_Exercise aim_:
Repeat each record below exactly as given.

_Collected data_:

>> start

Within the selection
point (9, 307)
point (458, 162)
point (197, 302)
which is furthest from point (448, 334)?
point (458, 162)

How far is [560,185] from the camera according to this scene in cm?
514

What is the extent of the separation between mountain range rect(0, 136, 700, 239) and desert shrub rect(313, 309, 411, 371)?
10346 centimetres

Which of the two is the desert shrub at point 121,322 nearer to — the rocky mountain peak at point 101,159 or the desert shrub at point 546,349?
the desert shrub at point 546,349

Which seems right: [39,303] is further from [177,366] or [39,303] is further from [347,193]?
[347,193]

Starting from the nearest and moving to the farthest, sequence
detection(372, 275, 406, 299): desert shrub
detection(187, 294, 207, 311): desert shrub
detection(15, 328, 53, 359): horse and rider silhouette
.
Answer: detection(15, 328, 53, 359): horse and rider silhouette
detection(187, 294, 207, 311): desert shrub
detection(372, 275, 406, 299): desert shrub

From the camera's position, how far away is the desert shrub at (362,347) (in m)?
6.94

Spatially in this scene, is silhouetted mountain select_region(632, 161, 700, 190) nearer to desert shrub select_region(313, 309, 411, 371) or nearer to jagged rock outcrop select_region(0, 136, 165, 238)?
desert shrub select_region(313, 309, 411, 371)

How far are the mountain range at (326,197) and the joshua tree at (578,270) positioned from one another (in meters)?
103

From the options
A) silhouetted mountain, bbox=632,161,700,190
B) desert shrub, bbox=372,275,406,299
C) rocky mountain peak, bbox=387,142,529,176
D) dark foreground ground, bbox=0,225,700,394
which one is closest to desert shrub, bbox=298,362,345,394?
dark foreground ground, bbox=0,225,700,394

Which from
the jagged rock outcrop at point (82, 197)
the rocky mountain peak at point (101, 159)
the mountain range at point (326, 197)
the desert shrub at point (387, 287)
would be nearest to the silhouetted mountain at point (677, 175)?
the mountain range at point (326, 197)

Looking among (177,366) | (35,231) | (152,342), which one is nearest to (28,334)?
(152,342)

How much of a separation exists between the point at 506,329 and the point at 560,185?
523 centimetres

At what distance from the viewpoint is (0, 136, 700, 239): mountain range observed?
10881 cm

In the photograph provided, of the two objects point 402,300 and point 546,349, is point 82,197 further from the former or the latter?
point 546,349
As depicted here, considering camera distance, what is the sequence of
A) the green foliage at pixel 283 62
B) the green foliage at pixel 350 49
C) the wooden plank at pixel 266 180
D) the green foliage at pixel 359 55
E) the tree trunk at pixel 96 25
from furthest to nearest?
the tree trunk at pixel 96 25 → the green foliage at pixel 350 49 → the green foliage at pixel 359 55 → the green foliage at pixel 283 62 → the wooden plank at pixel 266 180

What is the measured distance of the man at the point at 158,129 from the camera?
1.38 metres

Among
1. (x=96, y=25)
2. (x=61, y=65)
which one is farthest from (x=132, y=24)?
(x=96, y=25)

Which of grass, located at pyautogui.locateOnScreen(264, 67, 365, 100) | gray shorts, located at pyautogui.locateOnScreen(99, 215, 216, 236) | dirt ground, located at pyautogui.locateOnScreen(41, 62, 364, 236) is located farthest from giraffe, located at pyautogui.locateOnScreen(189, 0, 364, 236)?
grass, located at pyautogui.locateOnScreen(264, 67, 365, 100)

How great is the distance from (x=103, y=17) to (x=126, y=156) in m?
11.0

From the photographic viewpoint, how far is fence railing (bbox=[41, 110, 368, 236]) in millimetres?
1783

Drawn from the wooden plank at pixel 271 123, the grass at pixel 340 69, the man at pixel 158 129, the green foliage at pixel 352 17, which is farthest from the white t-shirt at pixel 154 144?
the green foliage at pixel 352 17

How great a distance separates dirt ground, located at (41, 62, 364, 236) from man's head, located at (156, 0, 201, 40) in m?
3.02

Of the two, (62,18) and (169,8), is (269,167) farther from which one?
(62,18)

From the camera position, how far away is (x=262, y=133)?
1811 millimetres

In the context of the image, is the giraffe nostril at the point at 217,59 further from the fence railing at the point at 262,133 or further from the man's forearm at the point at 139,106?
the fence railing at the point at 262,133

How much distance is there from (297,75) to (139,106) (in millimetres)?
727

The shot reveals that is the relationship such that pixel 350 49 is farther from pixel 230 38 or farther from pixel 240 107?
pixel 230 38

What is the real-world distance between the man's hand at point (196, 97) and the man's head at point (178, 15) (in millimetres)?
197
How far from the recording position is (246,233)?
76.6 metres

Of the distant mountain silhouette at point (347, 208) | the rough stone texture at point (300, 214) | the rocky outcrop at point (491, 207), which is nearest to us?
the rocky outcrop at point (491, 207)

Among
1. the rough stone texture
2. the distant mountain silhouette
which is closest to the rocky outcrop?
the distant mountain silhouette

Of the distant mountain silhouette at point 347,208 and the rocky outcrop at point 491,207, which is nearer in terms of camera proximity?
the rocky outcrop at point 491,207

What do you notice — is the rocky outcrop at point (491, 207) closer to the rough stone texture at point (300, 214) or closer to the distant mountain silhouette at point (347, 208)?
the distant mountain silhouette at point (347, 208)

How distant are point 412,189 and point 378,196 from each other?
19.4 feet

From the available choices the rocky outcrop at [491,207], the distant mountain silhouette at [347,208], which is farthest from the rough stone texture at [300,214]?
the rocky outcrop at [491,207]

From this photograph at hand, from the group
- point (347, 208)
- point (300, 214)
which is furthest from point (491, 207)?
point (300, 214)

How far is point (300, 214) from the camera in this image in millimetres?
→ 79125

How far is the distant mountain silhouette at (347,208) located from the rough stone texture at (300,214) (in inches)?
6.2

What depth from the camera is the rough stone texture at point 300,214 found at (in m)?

>> end

_Solution to this exercise_:
Within the selection
point (9, 307)
point (458, 162)
point (197, 302)
which is furthest from point (448, 334)?
point (458, 162)

How far is [560,185] from the camera according to this scene in cm?
514

What is the extent of the separation between mountain range rect(0, 136, 700, 239) and desert shrub rect(313, 309, 411, 371)?
10346 centimetres

Which of the two is the desert shrub at point 121,322 nearer to — the rocky mountain peak at point 101,159 or the desert shrub at point 546,349?
the desert shrub at point 546,349

Which seems right: [39,303] is further from [177,366] or [39,303] is further from [347,193]?
[347,193]

Starting from the nearest and moving to the farthest, sequence
detection(372, 275, 406, 299): desert shrub
detection(187, 294, 207, 311): desert shrub
detection(15, 328, 53, 359): horse and rider silhouette
.
Answer: detection(15, 328, 53, 359): horse and rider silhouette
detection(187, 294, 207, 311): desert shrub
detection(372, 275, 406, 299): desert shrub

From the camera's position, how far away is the desert shrub at (362,347) (in m)?
6.94

Spatially in this scene, is silhouetted mountain select_region(632, 161, 700, 190) nearer to desert shrub select_region(313, 309, 411, 371) or nearer to jagged rock outcrop select_region(0, 136, 165, 238)?
desert shrub select_region(313, 309, 411, 371)

How far are the mountain range at (326,197) and the joshua tree at (578,270) positioned from one another (in meters)?
103

From the options
A) silhouetted mountain, bbox=632,161,700,190
B) desert shrub, bbox=372,275,406,299
C) rocky mountain peak, bbox=387,142,529,176
D) dark foreground ground, bbox=0,225,700,394
which one is closest to desert shrub, bbox=298,362,345,394?
dark foreground ground, bbox=0,225,700,394

Which from
the jagged rock outcrop at point (82, 197)
the rocky mountain peak at point (101, 159)
the mountain range at point (326, 197)
the desert shrub at point (387, 287)
would be nearest to the silhouetted mountain at point (677, 175)?
the mountain range at point (326, 197)

Looking among (177,366) | (35,231) | (152,342), which one is nearest to (28,334)?
(152,342)

How much of a separation exists between the point at 506,329 and the point at 560,185?
523 centimetres

At what distance from the viewpoint is (0, 136, 700, 239): mountain range observed?
10881 cm

In the photograph provided, of the two objects point 402,300 and point 546,349, is point 82,197 further from the former or the latter?
point 546,349
As depicted here, considering camera distance, what is the sequence of
A) the green foliage at pixel 283 62
B) the green foliage at pixel 350 49
C) the wooden plank at pixel 266 180
D) the green foliage at pixel 359 55
E) the tree trunk at pixel 96 25
from furthest to nearest?
the tree trunk at pixel 96 25 → the green foliage at pixel 350 49 → the green foliage at pixel 359 55 → the green foliage at pixel 283 62 → the wooden plank at pixel 266 180

What is the measured distance of the man at the point at 158,129 from the camera?
1.38 metres

Among
1. (x=96, y=25)
2. (x=61, y=65)
which one is farthest from (x=132, y=24)?
(x=96, y=25)

Which of grass, located at pyautogui.locateOnScreen(264, 67, 365, 100) | gray shorts, located at pyautogui.locateOnScreen(99, 215, 216, 236) | dirt ground, located at pyautogui.locateOnScreen(41, 62, 364, 236) is located farthest from giraffe, located at pyautogui.locateOnScreen(189, 0, 364, 236)?
grass, located at pyautogui.locateOnScreen(264, 67, 365, 100)

How great is the distance from (x=103, y=17) to (x=126, y=156) in m?
11.0

From the photographic viewpoint, how far is fence railing (bbox=[41, 110, 368, 236]) in millimetres?
1783

Drawn from the wooden plank at pixel 271 123, the grass at pixel 340 69, the man at pixel 158 129, the green foliage at pixel 352 17, which is farthest from the white t-shirt at pixel 154 144?
the green foliage at pixel 352 17

How great a distance separates dirt ground, located at (41, 62, 364, 236) from man's head, located at (156, 0, 201, 40) in m?
3.02

Of the two, (62,18) and (169,8), is (269,167) farther from which one?
(62,18)

From the camera position, how far away is (x=262, y=133)?
1811 millimetres

In the context of the image, is the giraffe nostril at the point at 217,59 further from the fence railing at the point at 262,133 or further from the man's forearm at the point at 139,106?
the fence railing at the point at 262,133

How much distance is there from (297,75) to (139,106) (in millimetres)?
727

The shot reveals that is the relationship such that pixel 350 49 is farther from pixel 230 38 or farther from pixel 240 107?
pixel 230 38

What is the real-world distance between the man's hand at point (196, 97) and the man's head at point (178, 15) (in millimetres)?
197
How far from the recording position is (246,233)?
76.6 metres

Of the distant mountain silhouette at point (347, 208) | the rough stone texture at point (300, 214) | the rocky outcrop at point (491, 207), which is nearest to us?
the rocky outcrop at point (491, 207)

Among
1. the rough stone texture
2. the distant mountain silhouette
which is closest to the rocky outcrop?
the distant mountain silhouette

Of the distant mountain silhouette at point 347,208 and the rocky outcrop at point 491,207, which is nearer in terms of camera proximity?
the rocky outcrop at point 491,207

What do you notice — is the rocky outcrop at point (491, 207) closer to the rough stone texture at point (300, 214) or closer to the distant mountain silhouette at point (347, 208)?
the distant mountain silhouette at point (347, 208)

How distant are point 412,189 and point 378,196 from each other?
19.4 feet

From the available choices the rocky outcrop at [491,207], the distant mountain silhouette at [347,208], which is farthest from the rough stone texture at [300,214]?
the rocky outcrop at [491,207]

From this photograph at hand, from the group
- point (347, 208)
- point (300, 214)
which is furthest from point (491, 207)?
point (300, 214)

How far is point (300, 214) from the camera in this image in millimetres?
→ 79125

How far is the distant mountain silhouette at (347,208) located from the rough stone texture at (300,214) (in inches)?
6.2

What depth from the camera is the rough stone texture at point 300,214 found at (in m)?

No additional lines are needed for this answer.